04 abril 2025

6. A LOS 31 AÑOS, Miguel Ángel Molina Palma


6. A LOS 31 AÑOS

Miguel Ángel Molina Palma

 

En 1995, el mundo giraba con bodas reales, mundiales pospuestos y esperanzas que se aplazaban, como la nieve que no cayó sobre Sierra Nevada. Pero en mi universo personal, más que nunca, la vida era un torbellino de pasos, pasiones, cafés compartidos, versos escritos en la madrugada y cartas que partían desde lo más hondo del alma.

 

Vivía en Huelva, en una calle con nombre largo y militar —Teniente de Navío Celestino Díaz Hernández— pero mi verdadera residencia era el bar 1900, mi cuaderno, las aulas de la autoescuela y los rincones de una ciudad donde cada rostro nuevo podía ser una posibilidad o una revelación. Trabajaba entre juzgados y la Junta Electoral de Zona, grapando papeles, atendiendo escritos, resolviendo señalamientos. Pero en realidad vivía escribiendo.

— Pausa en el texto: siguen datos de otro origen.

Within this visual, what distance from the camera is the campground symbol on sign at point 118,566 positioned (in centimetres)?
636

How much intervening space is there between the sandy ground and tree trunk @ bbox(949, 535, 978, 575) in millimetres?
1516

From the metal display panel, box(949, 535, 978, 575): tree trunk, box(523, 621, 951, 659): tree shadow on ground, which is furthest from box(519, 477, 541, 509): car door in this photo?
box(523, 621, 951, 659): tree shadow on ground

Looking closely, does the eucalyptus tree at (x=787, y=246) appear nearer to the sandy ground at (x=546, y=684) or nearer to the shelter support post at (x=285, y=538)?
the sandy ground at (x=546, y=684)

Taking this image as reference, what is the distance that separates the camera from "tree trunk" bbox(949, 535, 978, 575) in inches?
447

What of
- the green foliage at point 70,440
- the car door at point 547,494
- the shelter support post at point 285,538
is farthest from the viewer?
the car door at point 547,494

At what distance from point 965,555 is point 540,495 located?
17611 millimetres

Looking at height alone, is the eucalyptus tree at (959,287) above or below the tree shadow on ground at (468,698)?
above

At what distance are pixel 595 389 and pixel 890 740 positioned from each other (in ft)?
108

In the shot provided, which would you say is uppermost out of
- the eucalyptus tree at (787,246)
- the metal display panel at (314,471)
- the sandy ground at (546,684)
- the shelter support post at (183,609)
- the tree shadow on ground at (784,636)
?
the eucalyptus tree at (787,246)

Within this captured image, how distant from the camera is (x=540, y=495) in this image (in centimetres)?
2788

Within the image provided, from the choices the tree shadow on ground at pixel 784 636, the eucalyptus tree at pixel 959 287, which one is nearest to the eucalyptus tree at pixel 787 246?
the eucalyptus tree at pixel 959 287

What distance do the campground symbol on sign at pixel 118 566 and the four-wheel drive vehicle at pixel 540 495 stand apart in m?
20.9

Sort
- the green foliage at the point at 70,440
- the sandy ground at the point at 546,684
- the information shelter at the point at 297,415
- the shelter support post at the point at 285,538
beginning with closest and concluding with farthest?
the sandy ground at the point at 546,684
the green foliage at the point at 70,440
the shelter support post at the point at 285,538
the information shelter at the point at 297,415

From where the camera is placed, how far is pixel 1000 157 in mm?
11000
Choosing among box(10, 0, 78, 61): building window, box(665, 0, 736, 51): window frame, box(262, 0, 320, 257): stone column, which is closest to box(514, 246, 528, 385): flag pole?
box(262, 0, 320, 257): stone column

Escribiendo para vivir. Escribiendo para resistir.

 

En las calles de Huelva conocí a Fernando, Eugenio, Cinta, Paloma, Inma, y tantas mujeres que, más que mujeres, fueron espejos, símbolos, deseos no resueltos. A veces, sólo nombres en mi diario, otras veces universos enteros que me sacudían y me dejaban exhausto, feliz, o derrotado.

 

Publicar Vida que ilumina Amor fue una cima. En el bar 1900 lo repartí como quien reparte pan entre hermanos. Esa noche conocí a Paloma y, más adelante, volví a escribir a Inmaculada Carrascal desde el alma, sin miedo al ridículo, porque escribir era mi modo de amar.

 

La soledad me visitaba, sí, pero también me visitaba la lucidez. Anduve de Huelva a Punta Umbría a pie —cuatro horas y media de camino y una cerveza con sardinas como ofrenda al cuerpo— como quien busca su centro en el horizonte. Me bañé en la playa, bailé en el Ocho, soñé con carretas, escribí decretos para la vida, me vi morir para después renacer. Me sentí espejo, eco, río, niño, hombre, poeta y bufón.

 

Compré un piso en la Avenida Federico Mayo. Me mudé. Firmé escrituras. Fui juez de mis propias decisiones. Y mientras el país vibraba con elecciones o con toreros en miniatura, yo organizaba mi revolución: quería dejar el alcohol, ser fuerte física, emocional, mental y espiritualmente. Quería hacerme a mí mismo. Leer. Meditar. Amar con conciencia. Vivir con propósito.

 

En Melegís ayudé a mi padre a recolectar almendras en un año seco. Vi a mi hermana cantar en la Fiesta de la Teja. Sentí el pueblo unido en el patio de la iglesia, y recordé de dónde vengo.

 

Amé a Inma, aunque fuera un amor unilateral, interior, más espiritual que real. Pero la amé, y me amé al amarla. Aprendí a aceptar mis sentimientos, a dejar de castigarme por ellos, a honrarlos como parte de mi camino.

 

Me enfrenté a mis sombras. En noviembre sentí la muerte como una presencia cercana, como un susurro que quería detenerme, pero no me dejé vencer. YO SOY la vida, escribí, con la tinta de la urgencia y la voluntad.

 

Ese año no fui un hombre perfecto, ni un héroe sin tacha. Fui un hombre que buscaba su centro, su misión, su equilibrio. Un hombre que bailaba con su herida, pero también con su esperanza. Un Miguel Ángel que ya no quería ser otro, sino ser él mismo, pero con toda la fuerza que eso implicaba.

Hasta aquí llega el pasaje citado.